One aspect of an encoder application that is often overlooked is the length of the wires from the encoder to the variable frequency drive or feedback system. The output of the encoder is a set of square waves or pulses. Pushing current through a length of wire gets harder as the wire gets longer and as frequency (speed × ppr) increases.

Consider an encoder running at 1,024 ppr at 1,800 rpm that needs 1 mA of output current to reach a drive located 10 ft away. Move the drive out 250 ft, and the current demand soars to over 40 mA. Moreover, some cable types can make it even harder to get the square wave to the drive.

Bob/Optek: In optical encoders, speed is generally a measure of the number of useable pulses per second that can be delivered. This counting speed factors heavily in determining the highest possible position resolution per revolution, multiplied by the maximum rpm that the motor is likely to achieve. For example, if it is important to have a fine resolution per revolution, say 500 pulses per revolution, and the encoder is only rated for 15 kHz, then the maximum speed of the motor must be limited to 1,800 rpm.

Howard/Renishaw:: Things attributed to the speed of an encoder include bandwidth, scale pitch, and data transmission system. The analog bandwidth, the maximum frequency content of the raw sine and cosine signals, is equal to speed/scale pitch. It is limited by the quality of the signal from the scale, optical limitations, detector performance, and the speed of the internal processing electronics.

Scale pitch for a linear system, or diameter size and scale pitch for a rotary system, are no less important. The coarser the scale pitch, the faster the top end speed. For a rotary system, speed = (maximum linear speed) (60) / π . diameter. Thus, a smaller diameter encoder system allows for greater rotational speed.

As for data transmission, with analog output systems, we are limited by the output driver and the receiving electronics. Our maximum output rate is 625 kHz at 12.5 m/sec. For digital RS-422 based systems, we are limited by the maximum data rate of the line drivers/receivers and the quality of the cabling. Nonetheless, the maximum is about 20 to 30 MHz.

## TO BE DONE
Continue the passage on encoder speed and signal transmission, picking up after its final sentence. The listing that comes next is drawn from a separate source.

## MATERIAL PROVIDED
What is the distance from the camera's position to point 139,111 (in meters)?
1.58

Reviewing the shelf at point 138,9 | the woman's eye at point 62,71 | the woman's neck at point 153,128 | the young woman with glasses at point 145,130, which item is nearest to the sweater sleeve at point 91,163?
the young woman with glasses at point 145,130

## FINAL ANSWER
Jeremy/Baumer: An encoder has a maximum mechanical speed that's a derivation of the mechanical speed limitations of each of the components contained within. In addition, an encoder has a maximum electrical processing speed or “switching frequency.” Though often identical to the mechanical speed, the switching speed can vary. Encoders with very high line counts can generate output frequencies faster than their circuitry can process. This can result in errors in the code output, and subsequent errors in the motion system.

Baud rate also limits the system due to the maximum communication speed permissible between the controlling system and the encoder. Any of these factors can affect the design of the machine due to the limitations they place on its performance.

Chuck/Danaher Industrial Controls: The speed of an absolute encoder is determined by two main elements, the integrated circuits within and the communications card. The ASIC reads the encoder disk position sensors, interpolates the higher bit positions, and then packages the position for the communications card. The communications card then packages the position into its protocol and transmits it to the motor drive or controller.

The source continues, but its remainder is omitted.